REQUIRED TASK
Copy out all of the following rows word for word.

[Rows]
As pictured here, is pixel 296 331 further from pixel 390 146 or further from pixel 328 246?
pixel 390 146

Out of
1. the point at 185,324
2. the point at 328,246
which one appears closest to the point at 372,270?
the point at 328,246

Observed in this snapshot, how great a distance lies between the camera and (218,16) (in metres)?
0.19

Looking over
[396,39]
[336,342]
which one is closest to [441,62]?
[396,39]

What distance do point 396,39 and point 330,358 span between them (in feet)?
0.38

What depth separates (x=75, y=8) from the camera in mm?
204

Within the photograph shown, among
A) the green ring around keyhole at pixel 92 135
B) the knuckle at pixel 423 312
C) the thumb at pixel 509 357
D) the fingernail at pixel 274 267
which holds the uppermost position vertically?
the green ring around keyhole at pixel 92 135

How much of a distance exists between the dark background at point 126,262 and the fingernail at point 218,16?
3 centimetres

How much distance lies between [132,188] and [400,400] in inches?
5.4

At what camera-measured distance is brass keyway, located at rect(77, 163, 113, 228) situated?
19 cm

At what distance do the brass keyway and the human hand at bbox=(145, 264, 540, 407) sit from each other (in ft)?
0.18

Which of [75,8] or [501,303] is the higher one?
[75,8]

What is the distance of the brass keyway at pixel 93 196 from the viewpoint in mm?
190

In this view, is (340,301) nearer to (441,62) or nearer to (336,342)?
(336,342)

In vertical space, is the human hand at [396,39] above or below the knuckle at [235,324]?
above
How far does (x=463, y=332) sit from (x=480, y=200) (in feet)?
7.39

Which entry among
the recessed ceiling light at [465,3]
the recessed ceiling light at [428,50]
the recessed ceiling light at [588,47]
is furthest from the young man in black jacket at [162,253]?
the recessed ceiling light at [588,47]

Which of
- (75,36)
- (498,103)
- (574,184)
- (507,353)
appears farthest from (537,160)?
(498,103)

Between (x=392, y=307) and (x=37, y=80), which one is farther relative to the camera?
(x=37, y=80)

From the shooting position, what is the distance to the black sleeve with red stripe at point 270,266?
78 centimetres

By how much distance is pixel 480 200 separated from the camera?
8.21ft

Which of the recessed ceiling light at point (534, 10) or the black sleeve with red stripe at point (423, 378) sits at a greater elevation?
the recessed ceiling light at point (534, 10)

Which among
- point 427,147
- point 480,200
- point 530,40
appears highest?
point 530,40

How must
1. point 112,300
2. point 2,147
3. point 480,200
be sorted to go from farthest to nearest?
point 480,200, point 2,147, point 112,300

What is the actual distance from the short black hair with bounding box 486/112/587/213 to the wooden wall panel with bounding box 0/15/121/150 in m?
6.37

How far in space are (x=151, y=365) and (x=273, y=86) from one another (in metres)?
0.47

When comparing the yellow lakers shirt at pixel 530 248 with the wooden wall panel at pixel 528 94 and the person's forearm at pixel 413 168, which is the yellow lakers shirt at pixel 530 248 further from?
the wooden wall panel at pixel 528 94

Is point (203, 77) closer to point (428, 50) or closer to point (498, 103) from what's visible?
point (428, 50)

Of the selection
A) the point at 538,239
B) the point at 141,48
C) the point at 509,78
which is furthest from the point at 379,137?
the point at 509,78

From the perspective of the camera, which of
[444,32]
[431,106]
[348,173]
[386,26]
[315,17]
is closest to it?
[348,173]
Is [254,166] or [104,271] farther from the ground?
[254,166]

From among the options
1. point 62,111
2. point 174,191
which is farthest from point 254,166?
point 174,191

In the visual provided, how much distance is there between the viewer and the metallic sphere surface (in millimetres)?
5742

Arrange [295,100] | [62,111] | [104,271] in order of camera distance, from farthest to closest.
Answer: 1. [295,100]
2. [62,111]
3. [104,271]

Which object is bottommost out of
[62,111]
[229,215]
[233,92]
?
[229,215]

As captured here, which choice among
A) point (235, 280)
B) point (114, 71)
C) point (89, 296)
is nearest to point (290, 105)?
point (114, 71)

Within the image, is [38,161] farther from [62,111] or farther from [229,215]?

PROBLEM SOLUTION
As pictured here, is pixel 296 331 further from pixel 390 146 or further from pixel 328 246?
pixel 390 146

Out of
1. the point at 185,324
2. the point at 328,246
which one appears closest to the point at 372,270?
the point at 328,246

Observed in this snapshot, how great a distance lies between the camera and (218,16) (in metres)?
0.19

Looking over
[396,39]
[336,342]
which one is closest to [441,62]?
[396,39]

What distance do point 396,39 and point 330,358 span between them (in feet)?
0.38

What depth separates (x=75, y=8) from the camera in mm?
204

Within the photograph shown, among
A) the green ring around keyhole at pixel 92 135
B) the knuckle at pixel 423 312
C) the thumb at pixel 509 357
D) the fingernail at pixel 274 267
which holds the uppermost position vertically?
the green ring around keyhole at pixel 92 135

How much of a distance exists between the dark background at point 126,262 and the fingernail at point 218,16?
3 centimetres

How much distance lies between [132,188] and [400,400] in inches?
5.4

At what camera-measured distance is brass keyway, located at rect(77, 163, 113, 228) situated?
19 cm

At what distance do the brass keyway and the human hand at bbox=(145, 264, 540, 407) sit from each other (in ft)?
0.18

Which of [75,8] or [501,303] is the higher one?
[75,8]

What is the distance of the brass keyway at pixel 93 196 from the viewpoint in mm?
190

In this view, is (340,301) nearer to (441,62) or nearer to (336,342)?
(336,342)

In vertical space, is the human hand at [396,39] above or below the knuckle at [235,324]?
above
How far does (x=463, y=332) sit from (x=480, y=200) (in feet)?
7.39

Which entry among
the recessed ceiling light at [465,3]
the recessed ceiling light at [428,50]
the recessed ceiling light at [588,47]
is furthest from the young man in black jacket at [162,253]?
the recessed ceiling light at [588,47]

Which of
- (75,36)
- (498,103)
- (574,184)
- (507,353)
appears farthest from (537,160)?
(498,103)

Between (x=392, y=307) and (x=37, y=80), which one is farther relative to the camera?
(x=37, y=80)

From the shooting position, what is the distance to the black sleeve with red stripe at point 270,266?
78 centimetres

By how much distance is pixel 480 200 separated from the camera?
8.21ft

Which of the recessed ceiling light at point (534, 10) or the black sleeve with red stripe at point (423, 378) sits at a greater elevation?
the recessed ceiling light at point (534, 10)

Which among
- point 427,147
- point 480,200
- point 530,40
appears highest?
point 530,40

How must
1. point 112,300
2. point 2,147
3. point 480,200
be sorted to go from farthest to nearest?
point 480,200, point 2,147, point 112,300

What is the actual distance from the short black hair with bounding box 486/112/587/213 to the wooden wall panel with bounding box 0/15/121/150 in m?
6.37

How far in space are (x=151, y=365) and (x=273, y=86) from one another (in metres)?
0.47

When comparing the yellow lakers shirt at pixel 530 248 with the wooden wall panel at pixel 528 94 and the person's forearm at pixel 413 168, which is the yellow lakers shirt at pixel 530 248 further from?
the wooden wall panel at pixel 528 94

Is point (203, 77) closer to point (428, 50) or closer to point (498, 103) from what's visible?
point (428, 50)

Of the selection
A) the point at 538,239
B) the point at 141,48
C) the point at 509,78
which is furthest from the point at 379,137?
the point at 509,78

From the perspective of the camera, which of
[444,32]
[431,106]
[348,173]
[386,26]
[315,17]
is closest to it?
[348,173]
Is [254,166] or [104,271] farther from the ground?
[254,166]

From among the options
1. point 62,111
2. point 174,191
which is farthest from point 254,166?
point 174,191

In the visual provided, how much distance is there between the viewer and the metallic sphere surface (in millimetres)?
5742

Arrange [295,100] | [62,111] | [104,271] in order of camera distance, from farthest to closest.
Answer: 1. [295,100]
2. [62,111]
3. [104,271]

Which object is bottommost out of
[62,111]
[229,215]
[233,92]
?
[229,215]

As captured here, which choice among
A) point (235, 280)
B) point (114, 71)
C) point (89, 296)
is nearest to point (290, 105)?
point (114, 71)

Within the image, is [38,161] farther from [62,111] or farther from [229,215]?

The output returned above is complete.